RFC: replace pg_stat_activity.waiting with something more descriptive

From: Robert Haas <robertmhaas(at)gmail(dot)com>
To: "pgsql-hackers(at)postgresql(dot)org" <pgsql-hackers(at)postgresql(dot)org>
Subject: RFC: replace pg_stat_activity.waiting with something more descriptive
Date: 2015-06-22 17:37:41
Message-ID: CA+TgmoYd3GTz2_mJfUHF+RPe-bCy75ytJeKVv9x-o+SonCGApw@mail.gmail.com
Views: Raw Message | Whole Thread | Download mbox
Lists: pgsql-hackers

When a PostgreSQL system wedges, or when it becomes dreadfully slow
for some reason, I often find myself relying on tools like strace,
gdb, or perf to figure out what is happening. This doesn't tend to
instill customers with confidence; they would like (quite
understandably) a process that doesn't require installing developer
tools on their production systems, and doesn't require a developer to
interpret the results, and perhaps even something that they could
connect up to PEM or Nagios or whatever alerting system they are

There are obviously many ways that we might think about improving
things here, but what I'd like to do is try to put some better
information in pg_stat_activity, so that when a process is not
running, users can get some better information about *why* it's not
running. The basic idea is that pg_stat_activity.waiting would be
replaced by a new column pg_stat_activity.wait_event, which would
display the reason why that backend is waiting. This wouldn't be a
free-form text field, because that would be too expensive to populate.

## INFORMATION SHOWN
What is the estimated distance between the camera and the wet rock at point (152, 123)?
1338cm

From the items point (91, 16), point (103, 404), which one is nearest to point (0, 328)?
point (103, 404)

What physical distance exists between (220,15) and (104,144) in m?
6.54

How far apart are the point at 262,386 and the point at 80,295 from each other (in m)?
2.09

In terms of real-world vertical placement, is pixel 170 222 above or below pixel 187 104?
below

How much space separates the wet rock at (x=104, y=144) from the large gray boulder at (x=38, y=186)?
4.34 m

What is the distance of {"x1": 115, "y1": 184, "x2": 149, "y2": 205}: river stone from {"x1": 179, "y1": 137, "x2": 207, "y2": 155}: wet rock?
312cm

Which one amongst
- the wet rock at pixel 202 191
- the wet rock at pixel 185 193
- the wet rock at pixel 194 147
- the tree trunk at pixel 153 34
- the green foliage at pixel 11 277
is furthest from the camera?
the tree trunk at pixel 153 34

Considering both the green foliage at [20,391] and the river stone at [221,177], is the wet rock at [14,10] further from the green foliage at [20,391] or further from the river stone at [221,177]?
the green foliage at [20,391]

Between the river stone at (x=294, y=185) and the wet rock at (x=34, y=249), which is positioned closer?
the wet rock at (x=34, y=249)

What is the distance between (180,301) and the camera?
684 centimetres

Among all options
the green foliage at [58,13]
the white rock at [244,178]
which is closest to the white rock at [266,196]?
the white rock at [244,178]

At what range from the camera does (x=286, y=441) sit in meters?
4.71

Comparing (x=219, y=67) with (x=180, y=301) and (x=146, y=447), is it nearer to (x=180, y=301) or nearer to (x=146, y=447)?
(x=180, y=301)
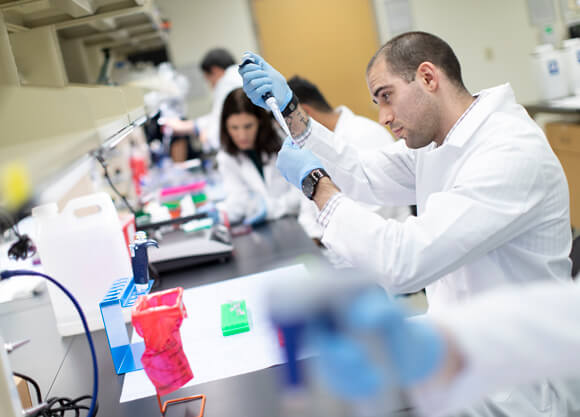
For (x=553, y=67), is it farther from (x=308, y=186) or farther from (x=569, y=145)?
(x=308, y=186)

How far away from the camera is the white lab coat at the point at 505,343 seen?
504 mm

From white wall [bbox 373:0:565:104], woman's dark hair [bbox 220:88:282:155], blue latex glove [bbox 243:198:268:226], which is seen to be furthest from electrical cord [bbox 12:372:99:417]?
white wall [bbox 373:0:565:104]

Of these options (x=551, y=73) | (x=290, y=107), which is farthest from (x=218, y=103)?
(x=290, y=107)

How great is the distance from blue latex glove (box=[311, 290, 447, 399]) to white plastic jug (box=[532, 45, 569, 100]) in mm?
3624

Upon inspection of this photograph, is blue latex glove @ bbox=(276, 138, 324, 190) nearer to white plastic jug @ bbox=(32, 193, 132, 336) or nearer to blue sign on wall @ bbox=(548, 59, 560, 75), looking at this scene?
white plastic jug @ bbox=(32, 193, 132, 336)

--

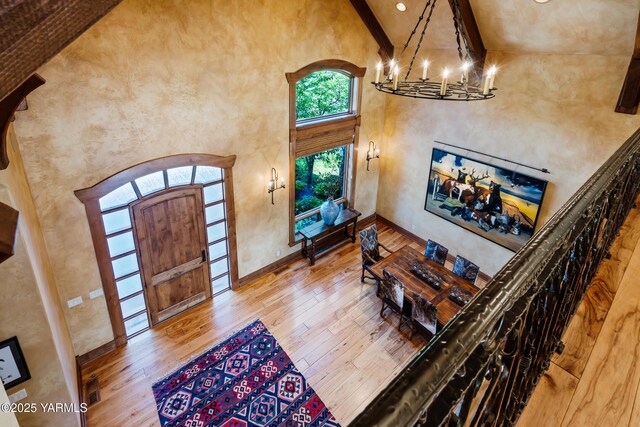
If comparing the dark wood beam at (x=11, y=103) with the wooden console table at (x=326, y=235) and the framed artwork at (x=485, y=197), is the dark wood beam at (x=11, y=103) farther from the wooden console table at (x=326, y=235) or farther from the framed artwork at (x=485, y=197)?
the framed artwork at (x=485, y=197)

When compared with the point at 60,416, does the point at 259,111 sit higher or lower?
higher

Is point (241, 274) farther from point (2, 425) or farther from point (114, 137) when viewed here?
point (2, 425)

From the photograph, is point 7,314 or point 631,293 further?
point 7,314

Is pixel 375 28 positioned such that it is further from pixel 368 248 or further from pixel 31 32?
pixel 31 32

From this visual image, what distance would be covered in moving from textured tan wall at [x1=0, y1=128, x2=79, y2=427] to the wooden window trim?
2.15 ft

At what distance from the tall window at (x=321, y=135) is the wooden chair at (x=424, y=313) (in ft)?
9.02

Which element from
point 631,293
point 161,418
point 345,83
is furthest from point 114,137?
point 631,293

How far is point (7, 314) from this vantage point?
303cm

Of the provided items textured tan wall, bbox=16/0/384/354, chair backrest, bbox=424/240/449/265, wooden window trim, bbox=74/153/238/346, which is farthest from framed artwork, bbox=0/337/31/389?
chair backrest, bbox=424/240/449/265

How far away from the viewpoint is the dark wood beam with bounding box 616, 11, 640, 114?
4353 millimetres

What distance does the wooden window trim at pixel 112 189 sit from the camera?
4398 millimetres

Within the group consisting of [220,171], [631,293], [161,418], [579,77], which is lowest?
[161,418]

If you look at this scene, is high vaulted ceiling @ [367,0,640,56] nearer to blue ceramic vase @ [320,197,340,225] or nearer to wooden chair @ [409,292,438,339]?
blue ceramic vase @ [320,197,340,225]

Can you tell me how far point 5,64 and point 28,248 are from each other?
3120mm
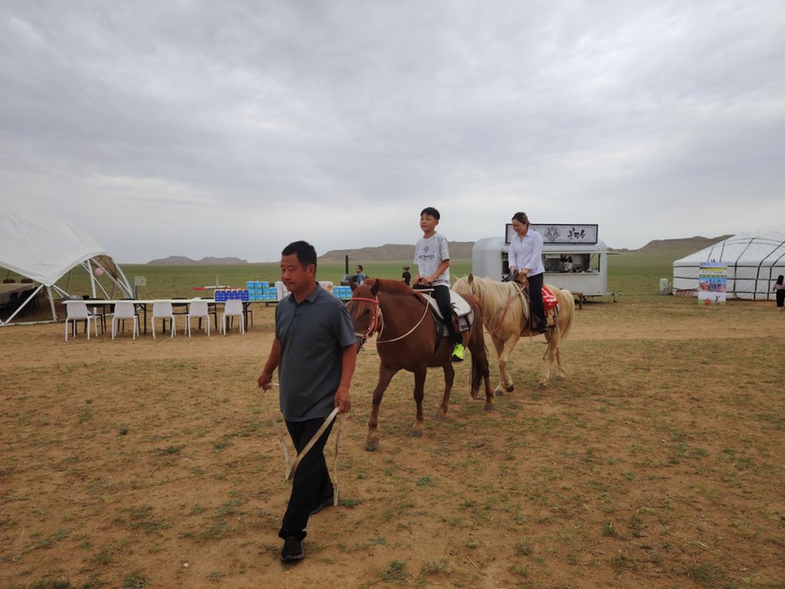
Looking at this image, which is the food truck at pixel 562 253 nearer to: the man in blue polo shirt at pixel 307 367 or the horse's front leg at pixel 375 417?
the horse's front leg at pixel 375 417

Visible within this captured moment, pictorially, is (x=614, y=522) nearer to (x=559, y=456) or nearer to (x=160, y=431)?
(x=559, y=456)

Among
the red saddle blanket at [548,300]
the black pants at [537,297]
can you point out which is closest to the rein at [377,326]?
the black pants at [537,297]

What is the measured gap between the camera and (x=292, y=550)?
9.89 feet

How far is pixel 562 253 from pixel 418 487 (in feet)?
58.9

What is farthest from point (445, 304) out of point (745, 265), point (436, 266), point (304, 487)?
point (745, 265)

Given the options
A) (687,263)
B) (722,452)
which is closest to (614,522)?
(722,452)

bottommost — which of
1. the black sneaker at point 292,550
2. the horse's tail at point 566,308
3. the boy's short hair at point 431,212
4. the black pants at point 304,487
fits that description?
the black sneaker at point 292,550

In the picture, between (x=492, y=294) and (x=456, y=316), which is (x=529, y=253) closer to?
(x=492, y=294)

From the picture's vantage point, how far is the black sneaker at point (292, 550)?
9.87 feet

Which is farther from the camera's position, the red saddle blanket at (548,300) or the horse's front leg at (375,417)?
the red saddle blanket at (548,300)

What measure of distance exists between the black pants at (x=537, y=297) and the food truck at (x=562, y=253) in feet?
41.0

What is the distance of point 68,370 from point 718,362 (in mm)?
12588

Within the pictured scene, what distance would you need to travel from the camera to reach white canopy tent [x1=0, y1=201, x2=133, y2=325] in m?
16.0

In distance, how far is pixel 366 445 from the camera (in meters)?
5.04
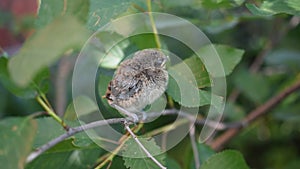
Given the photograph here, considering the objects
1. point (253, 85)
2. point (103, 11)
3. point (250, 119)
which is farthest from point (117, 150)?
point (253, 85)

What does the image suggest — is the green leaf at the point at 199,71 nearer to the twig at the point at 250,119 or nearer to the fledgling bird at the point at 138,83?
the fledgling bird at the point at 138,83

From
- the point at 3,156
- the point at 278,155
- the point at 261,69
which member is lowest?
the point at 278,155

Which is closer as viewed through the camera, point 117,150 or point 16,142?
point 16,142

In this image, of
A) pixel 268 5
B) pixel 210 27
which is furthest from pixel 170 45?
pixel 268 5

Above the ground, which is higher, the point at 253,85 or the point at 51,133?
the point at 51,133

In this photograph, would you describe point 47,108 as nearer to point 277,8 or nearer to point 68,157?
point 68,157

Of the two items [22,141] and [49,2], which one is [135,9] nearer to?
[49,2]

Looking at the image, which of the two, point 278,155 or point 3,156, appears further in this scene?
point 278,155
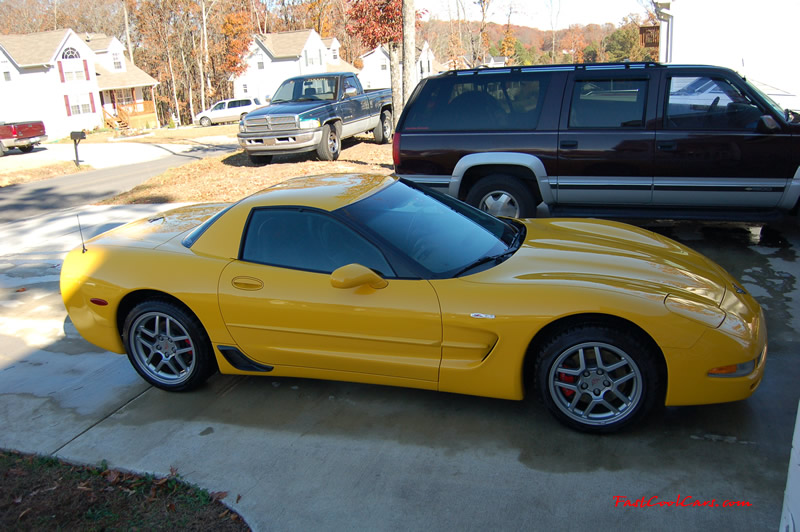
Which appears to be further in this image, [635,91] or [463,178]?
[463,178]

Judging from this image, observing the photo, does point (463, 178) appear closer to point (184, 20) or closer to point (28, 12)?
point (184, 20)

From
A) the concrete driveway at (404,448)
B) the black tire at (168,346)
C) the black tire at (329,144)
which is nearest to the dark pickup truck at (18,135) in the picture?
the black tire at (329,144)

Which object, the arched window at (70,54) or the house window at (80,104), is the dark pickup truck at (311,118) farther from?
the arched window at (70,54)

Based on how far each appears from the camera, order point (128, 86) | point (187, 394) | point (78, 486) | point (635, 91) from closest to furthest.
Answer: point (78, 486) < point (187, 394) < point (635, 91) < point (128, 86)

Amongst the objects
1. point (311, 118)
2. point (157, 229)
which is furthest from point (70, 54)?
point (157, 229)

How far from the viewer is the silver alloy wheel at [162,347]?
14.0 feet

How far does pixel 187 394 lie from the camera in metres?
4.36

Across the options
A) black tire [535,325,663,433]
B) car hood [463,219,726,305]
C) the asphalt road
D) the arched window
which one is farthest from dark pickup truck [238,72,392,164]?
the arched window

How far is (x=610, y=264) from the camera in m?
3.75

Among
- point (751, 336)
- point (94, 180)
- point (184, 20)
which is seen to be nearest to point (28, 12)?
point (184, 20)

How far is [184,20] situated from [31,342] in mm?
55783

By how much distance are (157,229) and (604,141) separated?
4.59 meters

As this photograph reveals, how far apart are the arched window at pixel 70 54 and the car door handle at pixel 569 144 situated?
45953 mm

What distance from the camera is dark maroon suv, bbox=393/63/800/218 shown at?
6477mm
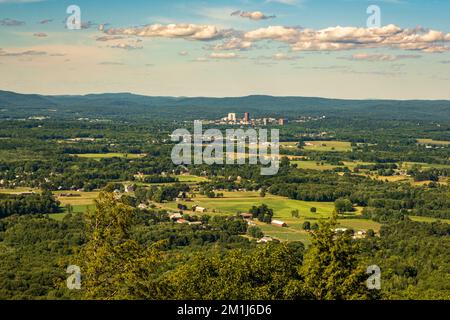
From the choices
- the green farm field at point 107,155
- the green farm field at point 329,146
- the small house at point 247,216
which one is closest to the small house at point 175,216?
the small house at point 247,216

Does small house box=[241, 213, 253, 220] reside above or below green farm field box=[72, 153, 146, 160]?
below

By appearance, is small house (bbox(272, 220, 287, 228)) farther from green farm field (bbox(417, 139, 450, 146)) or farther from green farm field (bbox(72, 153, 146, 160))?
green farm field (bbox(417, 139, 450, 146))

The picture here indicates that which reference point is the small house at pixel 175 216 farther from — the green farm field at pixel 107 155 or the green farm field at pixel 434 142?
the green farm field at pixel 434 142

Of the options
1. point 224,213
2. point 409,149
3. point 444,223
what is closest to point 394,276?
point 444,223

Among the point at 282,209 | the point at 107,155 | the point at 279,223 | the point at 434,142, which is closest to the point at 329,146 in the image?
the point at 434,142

## GOALS
1/ In the pg_stat_activity proposal, write out the passage starting with "There are obviously" and going on through "expensive to populate.", switching "backend" to "server process".
2/ Continue the email proposing a replacement for pg_stat_activity.waiting, starting after its last sentence.

## OUTPUTS BY TASK
1/
There are obviously many ways that we might think about improving
things here, but what I'd like to do is try to put some better
information in pg_stat_activity, so that when a process is not
running, users can get some better information about *why* it's not
running. The basic idea is that pg_stat_activity.waiting would be
replaced by a new column pg_stat_activity.wait_event, which would
display the reason why that server process is waiting. This wouldn't be a
free-form text field, because that would be too expensive to populate.

2/
Instead it would contain a "reason code" which would be chosen from a
list of reason codes and translated to text for display. Internally,
pgstat_report_waiting() would be changed to take an integer argument
rather than a Boolean (possibly uint8 would be enough, certainly
uint16 would be), and called from more places. It would continue to
use an ordinary store into shared memory, with no atomic ops or

Currently, the only time we report a process as waiting is when it is
waiting for a heavyweight lock. I'd like to make that somewhat more
fine-grained, by reporting the type of heavyweight lock it's awaiting
(relation, relation extension, transaction, etc.). Also, I'd like to
report when we're waiting for a lwlock, and report either the specific
fixed lwlock for which we are waiting, or else the type of lock (lock
manager lock, buffer content lock, etc.) for locks of which there is
more than one. I'm less sure about this next part, but I think we
might also want to report ourselves as waiting when we are doing an OS
read or an OS write, because it's pretty common for people to think
that a PostgreSQL bug is to blame when in fact it's the operating
system that isn't servicing our I/O requests very quickly. We could
also invent codes for things like "I'm doing a pg_usleep because I've
exceeded max_spins_per_delay" and "I'm waiting for a cleanup lock on a
buffer" and maybe a few others.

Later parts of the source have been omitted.